> [Activity]: Rewrite the listing from the line containing "Augusto Ebremar de" through the line containing "Colombo Airport to", putting "Great Value" in place of "Good Value" and changing nothing else. Leave the pictures out of your answer.

> [Given records]:
━━━━

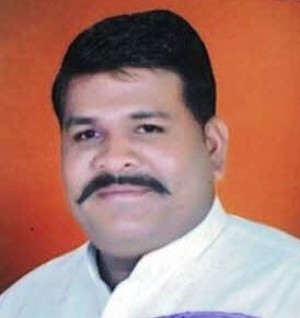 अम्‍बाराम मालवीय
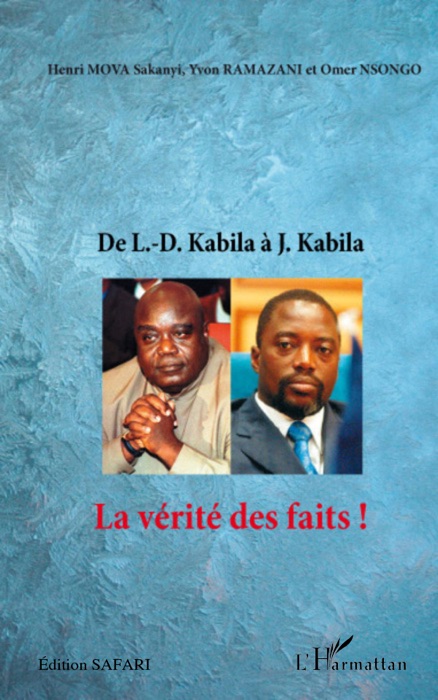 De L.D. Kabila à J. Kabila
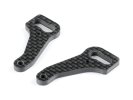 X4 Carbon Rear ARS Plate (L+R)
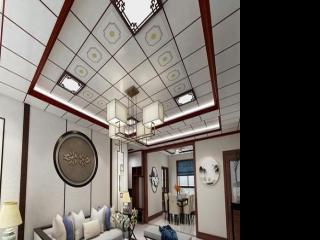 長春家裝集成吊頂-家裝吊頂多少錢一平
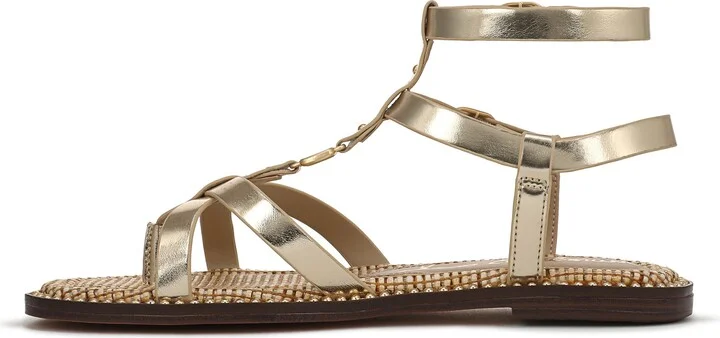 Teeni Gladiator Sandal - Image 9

━━━━

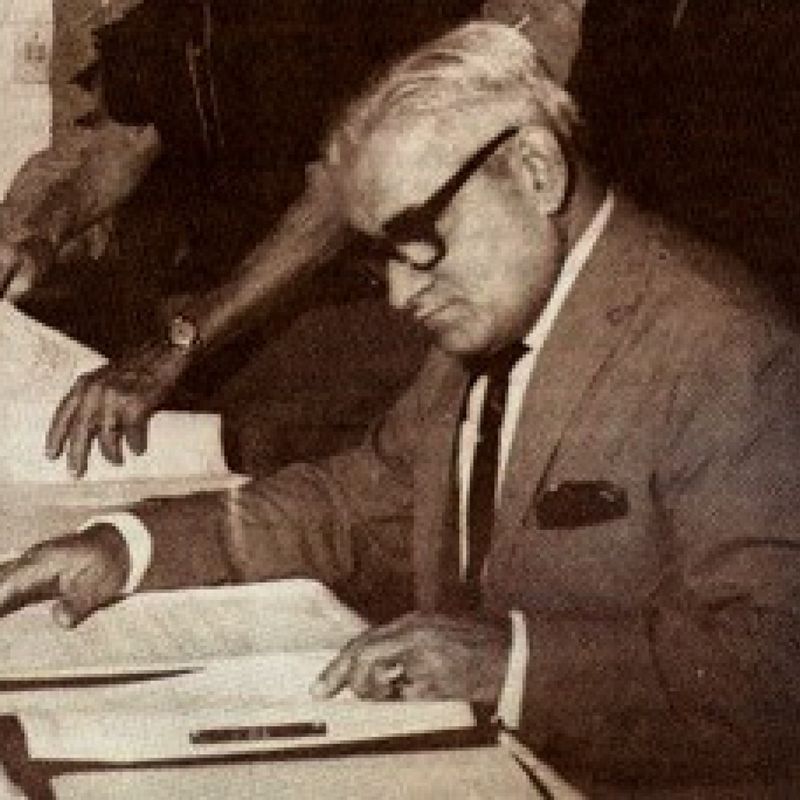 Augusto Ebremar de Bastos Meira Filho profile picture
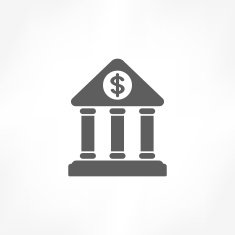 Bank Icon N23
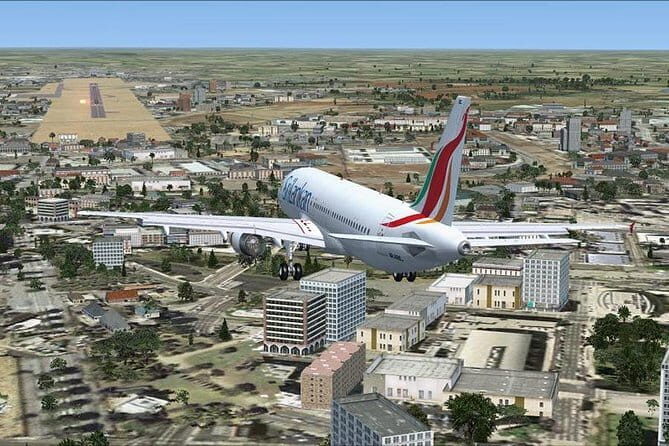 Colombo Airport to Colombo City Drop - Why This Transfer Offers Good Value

━━━━

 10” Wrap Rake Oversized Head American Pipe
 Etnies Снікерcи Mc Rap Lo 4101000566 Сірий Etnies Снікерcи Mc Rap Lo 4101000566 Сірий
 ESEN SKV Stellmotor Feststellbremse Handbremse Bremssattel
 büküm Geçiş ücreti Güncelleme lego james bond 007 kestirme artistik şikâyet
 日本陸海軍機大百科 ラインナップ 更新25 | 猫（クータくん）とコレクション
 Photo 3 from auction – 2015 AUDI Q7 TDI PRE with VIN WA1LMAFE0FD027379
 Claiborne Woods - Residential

━━━━

> [Answer to the problem]:
 Augusto Ebremar de Bastos Meira Filho profile picture
 Bank Icon N23
 Colombo Airport to Colombo City Drop - Why This Transfer Offers Great Value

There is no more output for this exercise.